======== Given data ========

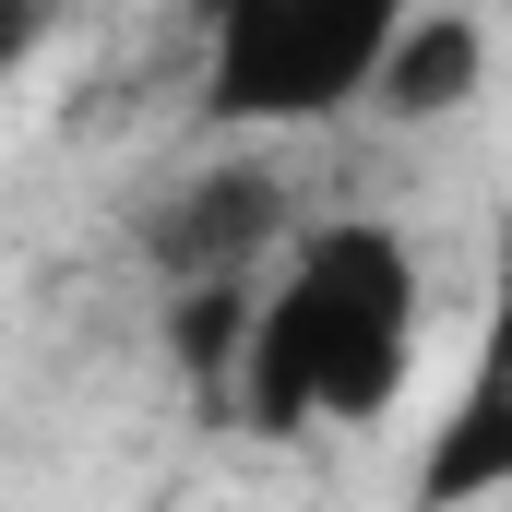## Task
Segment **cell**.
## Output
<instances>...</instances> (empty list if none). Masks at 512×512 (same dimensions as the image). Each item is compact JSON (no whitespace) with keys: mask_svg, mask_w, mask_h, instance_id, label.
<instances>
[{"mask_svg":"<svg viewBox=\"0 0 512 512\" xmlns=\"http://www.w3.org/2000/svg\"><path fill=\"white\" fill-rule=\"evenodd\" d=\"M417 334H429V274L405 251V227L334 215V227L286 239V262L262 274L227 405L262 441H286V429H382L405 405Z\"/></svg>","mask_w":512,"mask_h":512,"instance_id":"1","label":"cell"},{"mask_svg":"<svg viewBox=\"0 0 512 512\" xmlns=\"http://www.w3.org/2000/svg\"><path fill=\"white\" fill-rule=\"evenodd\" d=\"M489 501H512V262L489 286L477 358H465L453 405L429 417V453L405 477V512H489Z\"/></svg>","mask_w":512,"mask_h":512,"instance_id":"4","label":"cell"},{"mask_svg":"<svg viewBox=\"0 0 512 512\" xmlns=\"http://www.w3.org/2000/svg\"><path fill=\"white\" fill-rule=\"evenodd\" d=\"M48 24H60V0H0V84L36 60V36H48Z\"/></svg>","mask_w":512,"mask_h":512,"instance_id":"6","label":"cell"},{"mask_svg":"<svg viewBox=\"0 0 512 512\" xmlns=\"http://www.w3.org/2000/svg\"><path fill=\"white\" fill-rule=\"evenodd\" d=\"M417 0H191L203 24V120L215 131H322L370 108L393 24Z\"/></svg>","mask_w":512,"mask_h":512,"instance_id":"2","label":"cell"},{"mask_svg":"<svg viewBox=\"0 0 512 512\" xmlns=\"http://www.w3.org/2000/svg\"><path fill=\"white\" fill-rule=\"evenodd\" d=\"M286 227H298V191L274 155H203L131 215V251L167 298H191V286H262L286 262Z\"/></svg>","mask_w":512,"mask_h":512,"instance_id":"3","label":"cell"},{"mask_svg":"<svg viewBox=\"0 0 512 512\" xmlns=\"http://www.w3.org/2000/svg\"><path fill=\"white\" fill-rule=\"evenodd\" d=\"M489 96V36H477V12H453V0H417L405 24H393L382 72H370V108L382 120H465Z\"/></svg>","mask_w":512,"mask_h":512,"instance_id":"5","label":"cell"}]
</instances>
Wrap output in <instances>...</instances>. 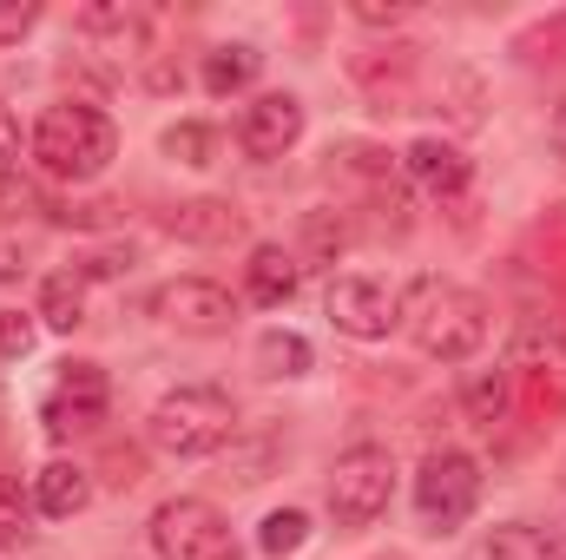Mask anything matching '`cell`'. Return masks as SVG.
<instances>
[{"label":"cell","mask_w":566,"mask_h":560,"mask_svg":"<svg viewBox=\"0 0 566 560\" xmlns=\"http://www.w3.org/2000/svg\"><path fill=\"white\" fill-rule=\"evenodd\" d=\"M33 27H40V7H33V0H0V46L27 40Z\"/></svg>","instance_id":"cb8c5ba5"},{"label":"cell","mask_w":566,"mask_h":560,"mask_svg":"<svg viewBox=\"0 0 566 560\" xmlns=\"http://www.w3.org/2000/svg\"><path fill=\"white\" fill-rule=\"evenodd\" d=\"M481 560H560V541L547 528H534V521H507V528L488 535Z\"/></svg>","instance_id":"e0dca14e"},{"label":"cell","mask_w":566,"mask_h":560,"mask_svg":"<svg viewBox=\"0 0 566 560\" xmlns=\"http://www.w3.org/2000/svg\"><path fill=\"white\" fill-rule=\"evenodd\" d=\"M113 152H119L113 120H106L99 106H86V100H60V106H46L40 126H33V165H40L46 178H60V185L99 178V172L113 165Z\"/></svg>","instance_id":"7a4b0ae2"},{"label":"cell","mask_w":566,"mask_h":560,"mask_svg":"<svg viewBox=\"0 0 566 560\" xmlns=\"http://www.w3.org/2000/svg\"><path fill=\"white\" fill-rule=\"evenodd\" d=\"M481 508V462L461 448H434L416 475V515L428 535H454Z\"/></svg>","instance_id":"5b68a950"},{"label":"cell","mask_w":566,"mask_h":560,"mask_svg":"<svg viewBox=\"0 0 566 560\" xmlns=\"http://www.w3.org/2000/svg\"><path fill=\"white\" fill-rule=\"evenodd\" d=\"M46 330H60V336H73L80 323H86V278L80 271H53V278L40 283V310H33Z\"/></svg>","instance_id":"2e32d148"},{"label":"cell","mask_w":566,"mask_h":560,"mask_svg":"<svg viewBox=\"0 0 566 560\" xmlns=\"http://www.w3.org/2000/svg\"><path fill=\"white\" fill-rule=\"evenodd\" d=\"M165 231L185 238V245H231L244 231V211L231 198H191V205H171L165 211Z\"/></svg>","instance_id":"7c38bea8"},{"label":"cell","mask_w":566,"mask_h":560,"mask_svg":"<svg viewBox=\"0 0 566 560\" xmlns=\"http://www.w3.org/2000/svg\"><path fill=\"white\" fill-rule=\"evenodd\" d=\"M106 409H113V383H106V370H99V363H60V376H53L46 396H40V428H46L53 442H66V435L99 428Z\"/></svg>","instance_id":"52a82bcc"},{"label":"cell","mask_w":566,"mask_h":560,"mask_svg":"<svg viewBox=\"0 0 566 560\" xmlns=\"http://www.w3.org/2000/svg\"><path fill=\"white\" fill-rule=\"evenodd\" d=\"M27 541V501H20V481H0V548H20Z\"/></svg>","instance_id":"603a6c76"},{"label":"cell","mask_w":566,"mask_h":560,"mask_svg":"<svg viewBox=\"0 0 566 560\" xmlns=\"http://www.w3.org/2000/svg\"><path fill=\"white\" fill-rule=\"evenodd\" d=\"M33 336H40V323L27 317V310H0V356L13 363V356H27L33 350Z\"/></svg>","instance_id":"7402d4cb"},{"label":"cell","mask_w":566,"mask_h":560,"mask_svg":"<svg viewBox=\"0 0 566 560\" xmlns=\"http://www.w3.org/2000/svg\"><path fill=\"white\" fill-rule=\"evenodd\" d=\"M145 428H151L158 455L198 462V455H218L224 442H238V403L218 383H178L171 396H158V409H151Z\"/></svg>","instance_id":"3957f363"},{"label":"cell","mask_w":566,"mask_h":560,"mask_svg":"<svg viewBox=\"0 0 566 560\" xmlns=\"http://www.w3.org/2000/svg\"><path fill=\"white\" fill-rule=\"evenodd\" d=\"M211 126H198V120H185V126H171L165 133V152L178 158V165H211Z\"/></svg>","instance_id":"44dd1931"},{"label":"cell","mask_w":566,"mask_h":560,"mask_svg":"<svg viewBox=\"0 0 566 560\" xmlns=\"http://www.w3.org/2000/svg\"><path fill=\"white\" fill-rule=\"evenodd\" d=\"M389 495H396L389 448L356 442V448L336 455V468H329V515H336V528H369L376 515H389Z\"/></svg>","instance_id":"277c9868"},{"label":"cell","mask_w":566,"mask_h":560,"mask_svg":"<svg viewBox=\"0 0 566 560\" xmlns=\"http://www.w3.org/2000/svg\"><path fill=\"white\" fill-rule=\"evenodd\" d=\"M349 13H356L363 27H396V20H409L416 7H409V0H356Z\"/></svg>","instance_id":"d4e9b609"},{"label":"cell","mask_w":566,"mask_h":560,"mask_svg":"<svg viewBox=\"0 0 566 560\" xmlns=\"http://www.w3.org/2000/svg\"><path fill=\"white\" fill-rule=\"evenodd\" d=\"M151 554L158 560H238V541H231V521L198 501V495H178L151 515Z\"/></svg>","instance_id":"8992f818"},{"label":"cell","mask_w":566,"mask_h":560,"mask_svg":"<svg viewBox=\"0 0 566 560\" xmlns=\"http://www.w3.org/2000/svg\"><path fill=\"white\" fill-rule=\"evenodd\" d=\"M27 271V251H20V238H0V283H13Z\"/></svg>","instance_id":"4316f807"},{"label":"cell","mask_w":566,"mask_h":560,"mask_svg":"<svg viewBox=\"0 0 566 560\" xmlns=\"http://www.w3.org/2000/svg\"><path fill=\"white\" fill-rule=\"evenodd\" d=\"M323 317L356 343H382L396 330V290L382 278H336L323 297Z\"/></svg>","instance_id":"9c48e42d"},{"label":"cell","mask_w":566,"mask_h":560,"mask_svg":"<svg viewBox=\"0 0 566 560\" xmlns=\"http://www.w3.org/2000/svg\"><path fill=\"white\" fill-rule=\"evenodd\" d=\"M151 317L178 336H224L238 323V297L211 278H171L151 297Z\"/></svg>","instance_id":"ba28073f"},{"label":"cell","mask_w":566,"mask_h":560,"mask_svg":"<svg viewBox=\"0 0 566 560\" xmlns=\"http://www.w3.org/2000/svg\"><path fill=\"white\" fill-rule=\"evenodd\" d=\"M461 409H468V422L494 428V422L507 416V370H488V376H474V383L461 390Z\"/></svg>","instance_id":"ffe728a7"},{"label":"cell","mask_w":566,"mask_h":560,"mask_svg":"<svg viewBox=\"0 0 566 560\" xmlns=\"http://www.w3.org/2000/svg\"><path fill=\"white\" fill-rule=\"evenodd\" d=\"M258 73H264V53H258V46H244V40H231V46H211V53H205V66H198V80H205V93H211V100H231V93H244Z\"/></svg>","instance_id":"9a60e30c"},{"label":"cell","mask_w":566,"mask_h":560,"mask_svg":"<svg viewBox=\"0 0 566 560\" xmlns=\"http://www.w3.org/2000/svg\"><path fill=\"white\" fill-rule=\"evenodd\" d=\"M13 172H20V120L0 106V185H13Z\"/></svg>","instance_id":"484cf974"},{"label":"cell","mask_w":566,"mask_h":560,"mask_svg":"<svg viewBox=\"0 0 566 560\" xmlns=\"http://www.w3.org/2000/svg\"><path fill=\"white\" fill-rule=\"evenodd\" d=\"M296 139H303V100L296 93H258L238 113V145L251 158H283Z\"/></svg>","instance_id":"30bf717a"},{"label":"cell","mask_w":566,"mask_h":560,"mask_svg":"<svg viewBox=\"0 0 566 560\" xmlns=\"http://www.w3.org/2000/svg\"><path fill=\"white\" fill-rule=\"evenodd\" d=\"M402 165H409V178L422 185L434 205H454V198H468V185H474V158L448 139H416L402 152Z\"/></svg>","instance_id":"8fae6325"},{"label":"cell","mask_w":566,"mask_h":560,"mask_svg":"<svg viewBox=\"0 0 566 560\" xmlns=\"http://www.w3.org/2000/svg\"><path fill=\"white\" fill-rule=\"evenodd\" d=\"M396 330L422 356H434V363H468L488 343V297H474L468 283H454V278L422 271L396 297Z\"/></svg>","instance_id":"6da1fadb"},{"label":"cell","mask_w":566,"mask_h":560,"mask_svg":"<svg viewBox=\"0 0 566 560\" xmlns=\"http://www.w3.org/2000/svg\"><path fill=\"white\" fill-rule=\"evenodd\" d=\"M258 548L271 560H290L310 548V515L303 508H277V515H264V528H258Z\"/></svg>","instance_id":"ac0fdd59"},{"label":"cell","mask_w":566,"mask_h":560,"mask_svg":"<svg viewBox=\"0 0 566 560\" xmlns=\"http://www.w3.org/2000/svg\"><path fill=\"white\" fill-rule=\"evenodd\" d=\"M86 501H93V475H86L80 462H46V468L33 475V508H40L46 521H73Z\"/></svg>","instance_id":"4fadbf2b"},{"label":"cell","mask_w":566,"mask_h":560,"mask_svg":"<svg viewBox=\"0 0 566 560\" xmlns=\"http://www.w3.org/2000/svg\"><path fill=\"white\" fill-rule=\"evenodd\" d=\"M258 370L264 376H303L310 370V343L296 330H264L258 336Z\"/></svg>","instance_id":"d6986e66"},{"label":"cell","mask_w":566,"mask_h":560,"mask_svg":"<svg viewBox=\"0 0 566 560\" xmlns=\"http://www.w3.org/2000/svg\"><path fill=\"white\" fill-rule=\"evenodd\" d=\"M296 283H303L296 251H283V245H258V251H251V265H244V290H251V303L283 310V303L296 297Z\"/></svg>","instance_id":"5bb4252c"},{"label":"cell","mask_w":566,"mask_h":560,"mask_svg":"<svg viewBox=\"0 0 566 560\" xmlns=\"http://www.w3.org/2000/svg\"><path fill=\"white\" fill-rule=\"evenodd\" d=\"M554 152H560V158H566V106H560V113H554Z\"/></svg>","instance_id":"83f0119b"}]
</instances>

========

What you should do. Count how many lines in the data above contain the string "same", with case counting, and reply with only that number.

Solution to this problem. 1